Plus aucune visite de MG à Saint-Nicolas
Depuis mercredi, les médecins de la commune liégeoise de Saint-Nicolas n'effectuent plus aucune visite dès la nuit tombée, dans le cadre de leur rôle de garde. Cette décision fait suite à l'agression d'un médecin généraliste mardi soir dans la commune. Le président du cercle des médecins généralistes de Saint-Nicolas s'est confié jeudi à propos des conséquences de l'incident et de la problématique de l'insécurité pendant les gardes. La FLAMG réclame une vraie solution qui implique syndicats médicaux, cercles de MG, politiques et ministre de la Santé.

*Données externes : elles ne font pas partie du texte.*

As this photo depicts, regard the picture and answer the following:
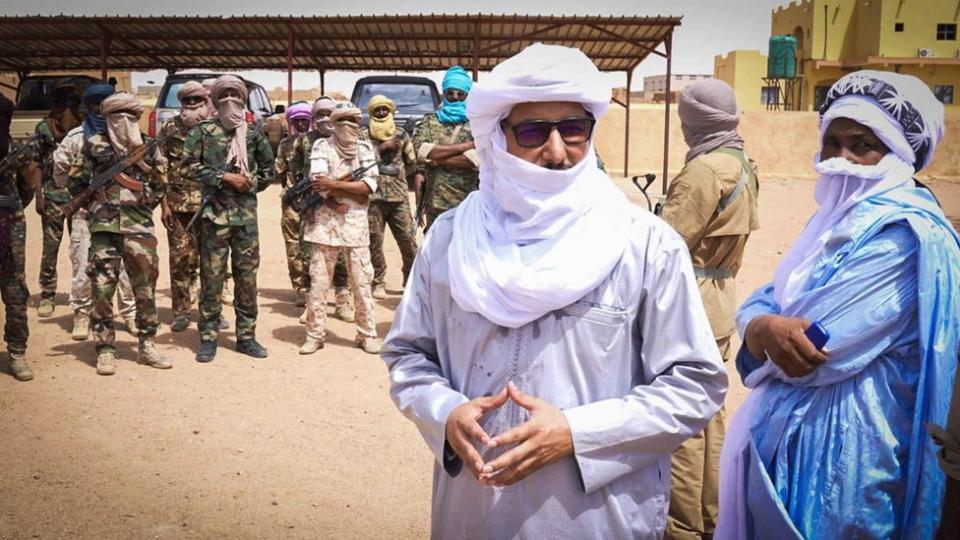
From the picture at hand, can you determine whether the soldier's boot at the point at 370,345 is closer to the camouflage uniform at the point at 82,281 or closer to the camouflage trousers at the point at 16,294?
the camouflage uniform at the point at 82,281

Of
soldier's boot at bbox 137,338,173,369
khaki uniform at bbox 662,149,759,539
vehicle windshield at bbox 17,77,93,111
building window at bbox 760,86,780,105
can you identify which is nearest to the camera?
khaki uniform at bbox 662,149,759,539

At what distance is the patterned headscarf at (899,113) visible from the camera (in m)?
2.47

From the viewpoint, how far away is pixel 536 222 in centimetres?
194

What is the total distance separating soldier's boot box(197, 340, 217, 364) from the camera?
21.7ft

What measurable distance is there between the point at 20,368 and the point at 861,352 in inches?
222

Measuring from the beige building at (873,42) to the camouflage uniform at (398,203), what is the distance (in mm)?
27808

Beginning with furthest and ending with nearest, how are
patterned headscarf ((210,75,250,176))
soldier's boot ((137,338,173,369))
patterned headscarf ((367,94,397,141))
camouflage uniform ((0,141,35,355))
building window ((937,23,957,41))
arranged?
building window ((937,23,957,41)) → patterned headscarf ((367,94,397,141)) → patterned headscarf ((210,75,250,176)) → soldier's boot ((137,338,173,369)) → camouflage uniform ((0,141,35,355))

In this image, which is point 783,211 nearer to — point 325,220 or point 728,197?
point 325,220

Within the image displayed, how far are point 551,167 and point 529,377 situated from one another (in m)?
0.47

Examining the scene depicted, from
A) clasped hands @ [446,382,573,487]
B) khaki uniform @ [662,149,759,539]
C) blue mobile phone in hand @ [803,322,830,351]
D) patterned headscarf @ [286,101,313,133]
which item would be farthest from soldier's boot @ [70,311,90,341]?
blue mobile phone in hand @ [803,322,830,351]

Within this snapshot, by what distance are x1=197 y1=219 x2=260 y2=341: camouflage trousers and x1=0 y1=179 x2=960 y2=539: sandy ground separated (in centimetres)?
34

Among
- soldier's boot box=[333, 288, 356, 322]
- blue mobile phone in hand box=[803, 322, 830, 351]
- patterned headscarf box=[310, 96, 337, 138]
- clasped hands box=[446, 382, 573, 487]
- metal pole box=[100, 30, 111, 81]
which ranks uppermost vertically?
metal pole box=[100, 30, 111, 81]

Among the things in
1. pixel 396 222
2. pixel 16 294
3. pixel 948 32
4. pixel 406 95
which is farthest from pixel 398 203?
pixel 948 32

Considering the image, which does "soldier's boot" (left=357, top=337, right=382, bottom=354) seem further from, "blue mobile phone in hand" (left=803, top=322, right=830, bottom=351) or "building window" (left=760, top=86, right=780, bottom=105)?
"building window" (left=760, top=86, right=780, bottom=105)
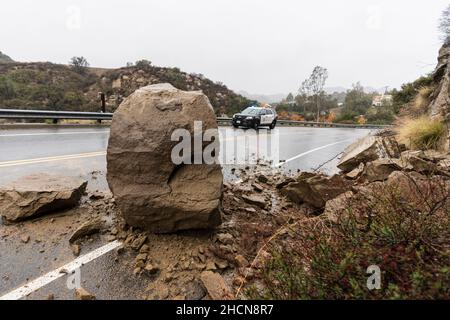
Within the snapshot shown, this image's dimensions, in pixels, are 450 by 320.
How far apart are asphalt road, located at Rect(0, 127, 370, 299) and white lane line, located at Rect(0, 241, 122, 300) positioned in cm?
5

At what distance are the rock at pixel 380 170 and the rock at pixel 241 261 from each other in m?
3.40

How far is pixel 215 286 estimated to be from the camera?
2.87 meters

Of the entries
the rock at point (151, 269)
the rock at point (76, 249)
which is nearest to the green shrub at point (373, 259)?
the rock at point (151, 269)

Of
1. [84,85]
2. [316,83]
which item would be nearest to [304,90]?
[316,83]

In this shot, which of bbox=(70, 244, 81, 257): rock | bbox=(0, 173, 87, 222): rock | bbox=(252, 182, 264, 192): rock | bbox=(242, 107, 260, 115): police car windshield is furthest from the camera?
bbox=(242, 107, 260, 115): police car windshield

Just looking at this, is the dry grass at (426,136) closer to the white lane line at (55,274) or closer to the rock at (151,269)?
the rock at (151,269)

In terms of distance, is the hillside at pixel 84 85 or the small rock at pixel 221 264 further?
the hillside at pixel 84 85

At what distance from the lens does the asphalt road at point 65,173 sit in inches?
113

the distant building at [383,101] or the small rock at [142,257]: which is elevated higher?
the distant building at [383,101]

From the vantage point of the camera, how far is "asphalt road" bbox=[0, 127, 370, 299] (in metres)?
2.86

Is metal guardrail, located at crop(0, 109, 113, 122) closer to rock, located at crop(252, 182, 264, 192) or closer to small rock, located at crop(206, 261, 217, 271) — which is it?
rock, located at crop(252, 182, 264, 192)

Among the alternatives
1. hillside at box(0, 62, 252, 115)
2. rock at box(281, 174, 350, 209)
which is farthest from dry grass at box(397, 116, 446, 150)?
hillside at box(0, 62, 252, 115)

Si l'agression de mardi soir n'entraîne aucunement la fin du service de garde, la trentaine de médecins généralistes qui compose le cercle des médecins de la commune a décidé d'adapter son fonctionnement par rapport aux appels de nuit. "En semaine comme durant le week-end, le médecin généraliste de garde continuera d'écouter les patients, de les aider et de les aiguiller par rapport à leur problème de santé", précise le président. "Néanmoins, une fois la nuit tombée, le médecin ne prendra pas le risque de se faire agresser lors d'un déplacement. Pour les patients, les alternatives seront, selon l'urgence des cas, de se rendre à l'hôpital ou au cabinet du médecin de garde, ou encore de venir à la consultation le lendemain."
Les généralistes de Saint-Nicolas entendent maintenir ce fonctionnement "jusqu'à ce que l'on trouve une vraie solution". Ils demandent aux autorités compétentes en matière de santé publique de prendre des mesures concrètes. "Nous souhaitons que le système de garde soit revu en prenant en considération le niveau d'insécurité de la zone de couverture et le climat actuel dans la société", avance le responsable du cercle. "Il serait temps d'adapter la loi sur l'obligation de sortie, stipulant qu'un médecin est tenu de se rendre au domicile du patient qui le sollicite."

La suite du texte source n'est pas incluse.